## Exercise text
::::

Life expectancy in the U.S. has fallen by two years since the beginning of the pandemic. This is the largest decline in almost a century, driven mainly by deaths among people under age 60. Many of these can be classified as “bad deaths.”
As a physician who advocates for better end-of-life experiences, I wonder how the pandemic has changed our relationship with death. Has proximity to so much sickness and death made us more willing to engage in hard conversations about dying, to think about how we can make the experience less hard? Or are we more afraid than ever before?
The answers might become clear with time, but what we know right now is this: Nine people are affected by every life lost. How those individuals perceive the dying experience — was it good or bad? — influences their bereavement processes.
Simply put, while death is always difficult, people process and heal from the loss associated with good deaths better than they do from those considered to be bad.

::::

## Material shown
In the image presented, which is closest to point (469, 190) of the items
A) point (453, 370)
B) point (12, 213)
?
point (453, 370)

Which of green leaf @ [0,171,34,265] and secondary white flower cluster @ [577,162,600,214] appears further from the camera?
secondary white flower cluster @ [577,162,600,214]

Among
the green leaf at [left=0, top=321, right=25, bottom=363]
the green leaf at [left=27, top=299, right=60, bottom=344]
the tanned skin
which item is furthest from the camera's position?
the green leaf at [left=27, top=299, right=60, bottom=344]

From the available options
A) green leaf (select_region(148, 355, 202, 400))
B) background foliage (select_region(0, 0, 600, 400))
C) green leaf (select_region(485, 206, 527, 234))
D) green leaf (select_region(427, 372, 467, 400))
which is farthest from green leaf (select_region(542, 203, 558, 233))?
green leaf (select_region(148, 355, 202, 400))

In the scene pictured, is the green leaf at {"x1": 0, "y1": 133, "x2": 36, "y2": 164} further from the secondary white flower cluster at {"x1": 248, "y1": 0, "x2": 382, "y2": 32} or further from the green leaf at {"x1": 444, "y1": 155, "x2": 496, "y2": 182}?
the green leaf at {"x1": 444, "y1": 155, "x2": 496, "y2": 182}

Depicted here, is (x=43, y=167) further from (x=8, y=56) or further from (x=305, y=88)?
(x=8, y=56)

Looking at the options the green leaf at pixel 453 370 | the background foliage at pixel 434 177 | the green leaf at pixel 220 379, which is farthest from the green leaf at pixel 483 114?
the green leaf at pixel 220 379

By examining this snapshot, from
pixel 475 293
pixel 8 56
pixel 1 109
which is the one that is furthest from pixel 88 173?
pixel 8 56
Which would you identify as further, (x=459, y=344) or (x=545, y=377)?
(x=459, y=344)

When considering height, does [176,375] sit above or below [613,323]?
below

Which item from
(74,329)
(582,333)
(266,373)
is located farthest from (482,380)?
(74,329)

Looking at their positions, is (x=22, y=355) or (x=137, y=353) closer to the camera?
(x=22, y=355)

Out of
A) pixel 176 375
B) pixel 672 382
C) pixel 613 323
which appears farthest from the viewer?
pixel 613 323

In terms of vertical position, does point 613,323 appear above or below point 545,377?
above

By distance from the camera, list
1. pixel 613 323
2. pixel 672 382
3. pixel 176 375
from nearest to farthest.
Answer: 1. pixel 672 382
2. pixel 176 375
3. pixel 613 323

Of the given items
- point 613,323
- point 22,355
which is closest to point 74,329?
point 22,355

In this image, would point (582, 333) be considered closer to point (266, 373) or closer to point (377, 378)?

::::

## Prompt A
Decide whether each statement agrees with the passage on death and the pandemic, answering yes or no and quoting the words that settle it. (i) U.S. life expectancy has dropped by two years since the pandemic began. (ii) The decline came mainly from deaths among people over 60. (iii) Five people are affected by every life lost.
## Prompt B
Pick up the passage on death and the pandemic from its last sentence and keep writing it.
The lines that come after the passage on death and the pandemic are not needed here.

## Expected answer A
(i) Yes: "Life expectancy in the U.S. has fallen by two years since the beginning of the pandemic."
(ii) No: "driven mainly by deaths among people under age 60."
(iii) No: "Nine people are affected by every life lost."

## Expected answer B
To many people, a bad death is marked by isolation, uncertainty, or unnecessary pain and suffering. For those who died during the Covid-19 pandemic, the end-of-life experience was more often than not marked by all three.
But what does a good death look like? A 2021 survey of more than 1,200 caregivers around the world identified several key factors that are associated with good deaths, including good management of pain and comfort, having a clean and safe space, being treated kindly, and treatments that address the quality of life rather than just extending it.
Researchers at the Duke-NUS Medical School in Singapore selected the 13 most-cited elements of a good death and then asked 181 palliative care physicians in 81 countries to grade their countries’ health systems based on these elements. The United Kingdom came out on top. Other countries that got an A for end-of-life care include Ireland, Taiwan, Australia, South Korea, and Costa Rica. According to the report, “Best Places to Die,” the U.S. got a grade of C-minus, coming in 43rd of the 81 countries surveyed.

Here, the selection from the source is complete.